OMG, there is so much wrong. I opened to https://github.com/JabRef/jabref-issue-melting-pot/issues/293 so that we move journal to booktitle during fetching.

booktitle for "journal" is OK.


Another example:

IEEE CBI - The Premiere Conference on Business Informatics - https://www.cbi-series.org/

Example Paper: https://ieeexplore.ieee.org/document/10218082

Explanation: TBD


So we can't just read the booktitle value and try to look up its abbreviation. We either have to keep track of the proceedings abbreviations or use conference abbreviations and try to inject the abbreviated conference name into the proceedings name.

We currently have:

image

Proposal:

2023 {IEEE} 21st International Conference on Industrial Informatics ({INDIN}) -> 21st INDIN (default) ->INDIN (shortest unique)

Heuristics:

I'm not sure if injecting conferences names is gonna work, as it's not clear that we can extract conference names from proceedings. It's seems that there is this pattern that repeats "Proceedings of (conference name)" but I don't know if it's always the case.

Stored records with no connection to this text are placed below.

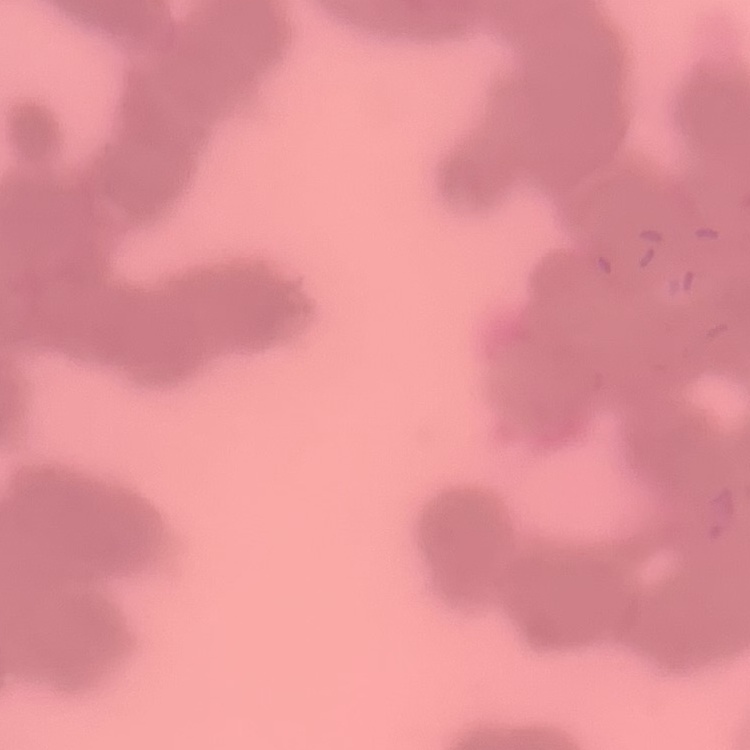

Summary:
  - Red blood cell morphology: rouleaux formation
  - Image type: square crop of a larger photomicrograph
  - Preparation: thin peripheral smear
  - Stain: Field's or Giemsa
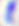
Summary:
  - Modality: photomicrograph
  - Identification: Toxoplasma gondii
  - Magnification: 400x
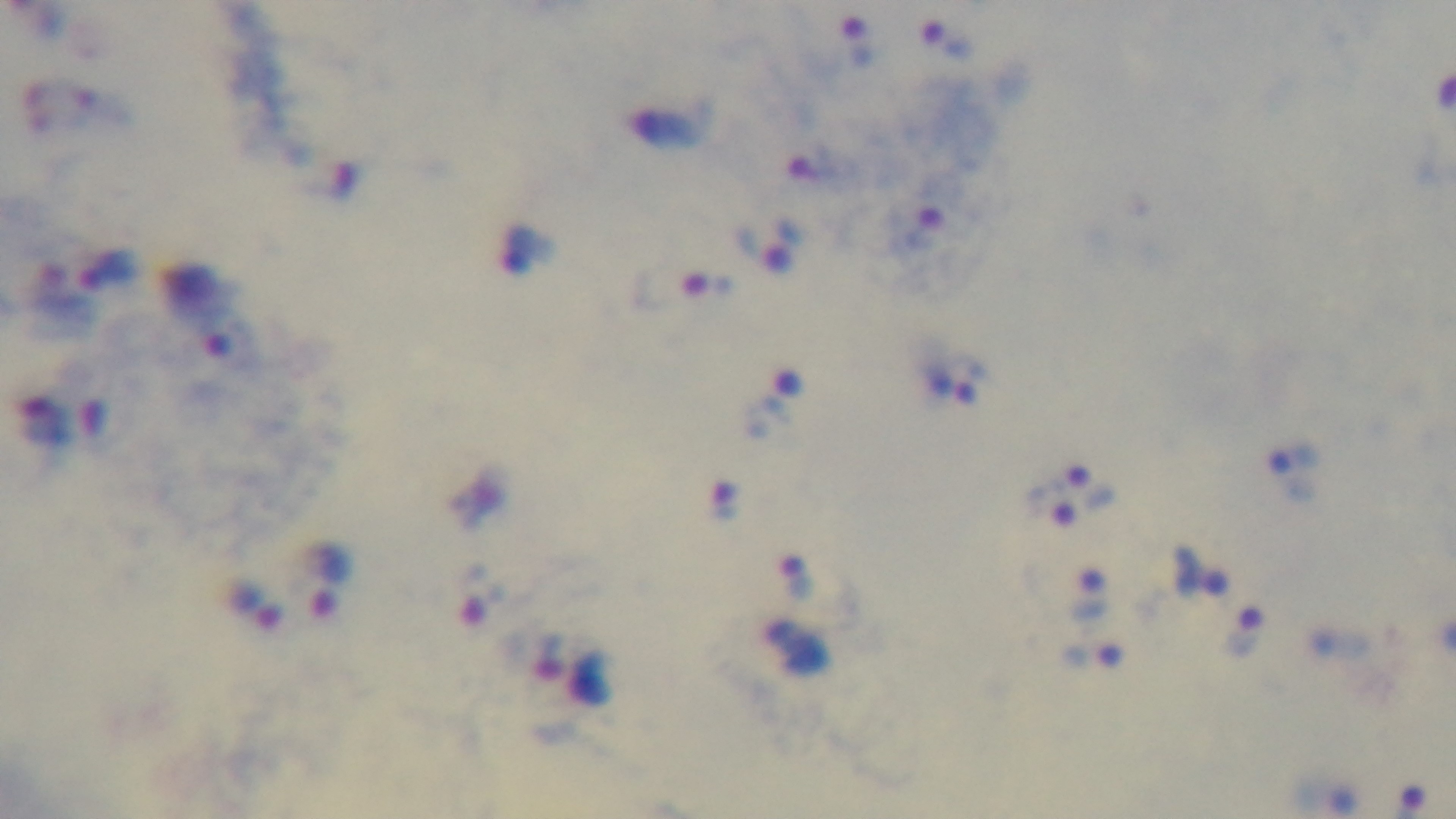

Sometimes yes, sometimes not. Just cover that case. A 80% solution is OK for the first round. Can still be improved.

koppor commented 1 year ago

I know that with the heuristics, one does not need an abbreviation list. However, the BPM conference shows that the abbreviation is not included in the conference title in that case. Thus, one needs the list in that case.